High Dimensional Gaussian and Bootstrap Approximations in Generalized Linear Models
Mayukh Choudhury, Debraj Das
TL;DR
This paper analyzes GLM estimators in high dimensions, establishing a uniform Gaussian approximation over convex sets and Euclidean balls in Regime I with precise growth rates for $d$ relative to $n$ and extending to bootstrap when the covariance is unknown. It further shows that when $d$ grows much faster than $n$, Lasso with Variable Selection Consistency cannot preserve a Gaussian limit for the active coefficients, motivating a Perturbation Bootstrap approach (PB-Lasso) that yields a Berry–Esseen-type bound for uniform convex-set convergence. The two-regime framework yields concrete rates and validation via simulations and real-data applications, demonstrating that PB-based inference remains reliable under both moderate and ultra-high dimensional GLMs. The work integrates Bahadur representations, Gaussian isoperimetric inequalities, and high-dimensional CLT techniques to provide rigorous, practically relevant inferential tools for GLMs in modern, large-$d$ contexts. Overall, the proposed PB methodology offers robust uncertainty quantification for GLM estimators and Lasso-based models in high-dimensional regimes, with demonstrated applicability to real-world biomedical and engineering datasets.
Abstract
Generalized Linear Models (GLMs) extend ordinary linear regression by linking the mean of the response variable to covariates through appropriate link functions. This paper investigates the asymptotic behavior of GLM estimators when the parameter dimension $d$ grows with the sample size $n$. In the first part, we establish Gaussian approximation results for the distribution of a properly centered and scaled GLM estimator uniformly over class of convex sets and Euclidean balls. Using high-dimensional results from Fang and Koike (2024) for the leading Bahadur term, bounding remainder terms as in He and Shao (2000), and applying Nazarov's (2003) Gaussian isoperimetric inequality, we show that Gaussian approximation holds when $d = o(n^{2/5})$ for convex sets and $d = o(n^{1/2})$ for Euclidean balls-the best possible rates matching those for high-dimensional sample means.
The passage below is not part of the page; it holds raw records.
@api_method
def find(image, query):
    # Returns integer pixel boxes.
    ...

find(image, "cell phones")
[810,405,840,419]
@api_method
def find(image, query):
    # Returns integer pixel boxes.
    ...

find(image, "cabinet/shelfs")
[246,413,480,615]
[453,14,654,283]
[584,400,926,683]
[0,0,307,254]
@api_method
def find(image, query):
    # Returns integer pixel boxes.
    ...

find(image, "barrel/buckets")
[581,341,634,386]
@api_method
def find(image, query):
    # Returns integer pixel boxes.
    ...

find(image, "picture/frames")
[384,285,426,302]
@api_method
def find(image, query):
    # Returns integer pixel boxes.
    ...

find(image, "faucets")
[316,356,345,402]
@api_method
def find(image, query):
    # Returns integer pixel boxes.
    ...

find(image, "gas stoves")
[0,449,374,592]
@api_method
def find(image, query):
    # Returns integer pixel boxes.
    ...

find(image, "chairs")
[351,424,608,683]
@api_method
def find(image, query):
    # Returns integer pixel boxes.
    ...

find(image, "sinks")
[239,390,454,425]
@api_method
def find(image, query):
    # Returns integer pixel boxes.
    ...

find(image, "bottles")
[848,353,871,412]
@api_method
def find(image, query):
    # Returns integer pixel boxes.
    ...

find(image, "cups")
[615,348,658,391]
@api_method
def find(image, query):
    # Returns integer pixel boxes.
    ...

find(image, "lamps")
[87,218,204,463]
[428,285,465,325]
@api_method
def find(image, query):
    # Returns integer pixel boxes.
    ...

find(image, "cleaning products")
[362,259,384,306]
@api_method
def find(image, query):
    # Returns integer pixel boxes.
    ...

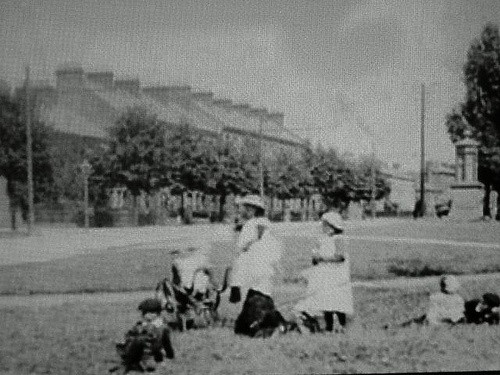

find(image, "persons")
[115,298,175,375]
[292,210,355,334]
[222,195,281,328]
[424,273,467,331]
[384,293,499,332]
[167,244,210,304]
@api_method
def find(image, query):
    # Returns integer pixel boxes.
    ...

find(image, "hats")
[322,212,344,231]
[234,194,267,211]
[138,299,160,311]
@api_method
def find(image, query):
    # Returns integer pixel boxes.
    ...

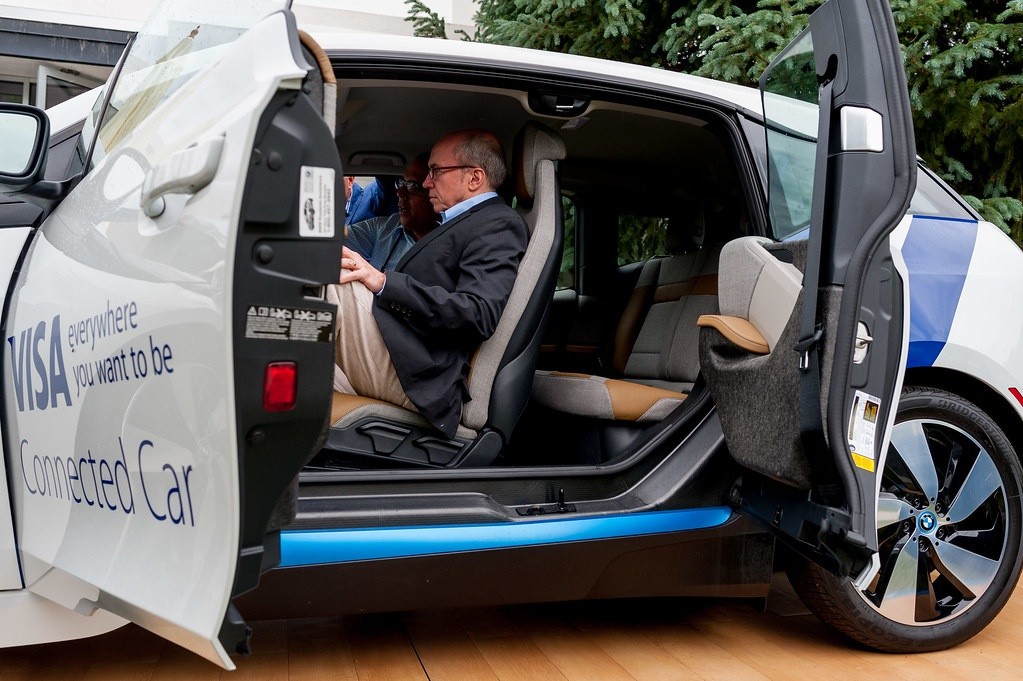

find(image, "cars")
[1,0,1023,676]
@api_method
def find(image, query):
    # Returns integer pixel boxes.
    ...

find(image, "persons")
[326,130,531,439]
[342,175,391,226]
[344,151,442,272]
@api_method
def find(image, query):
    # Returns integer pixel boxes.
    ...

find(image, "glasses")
[428,165,476,180]
[395,178,423,194]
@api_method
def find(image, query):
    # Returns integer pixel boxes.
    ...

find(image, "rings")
[350,260,357,269]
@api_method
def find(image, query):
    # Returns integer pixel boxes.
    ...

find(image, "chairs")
[324,119,567,470]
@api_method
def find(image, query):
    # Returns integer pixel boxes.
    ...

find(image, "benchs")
[528,254,720,422]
We further extend these results to the bootstrap approximation when the covariance matrix is unknown. In the second part, when $d>>n$, a natural question is to answer whether all covariates are equally important. To answer that, we employ sparsity in GLM through the Lasso estimator. While Lasso is widely used for variable selection, it cannot achieve both Variable Selection Consistency (VSC) and $n^{1/2}$-consistency simultaneously (Lahiri, 2021). Under the regime ensuring VSC, we show that Gaussian approximation for the Lasso estimator fails. To overcome this, we propose a Perturbation Bootstrap (PB) approach and establish a Berry-Esseen type bound for its approximation uniformly over class of convex sets. Simulation studies confirm the strong finite-sample performance of the proposed method.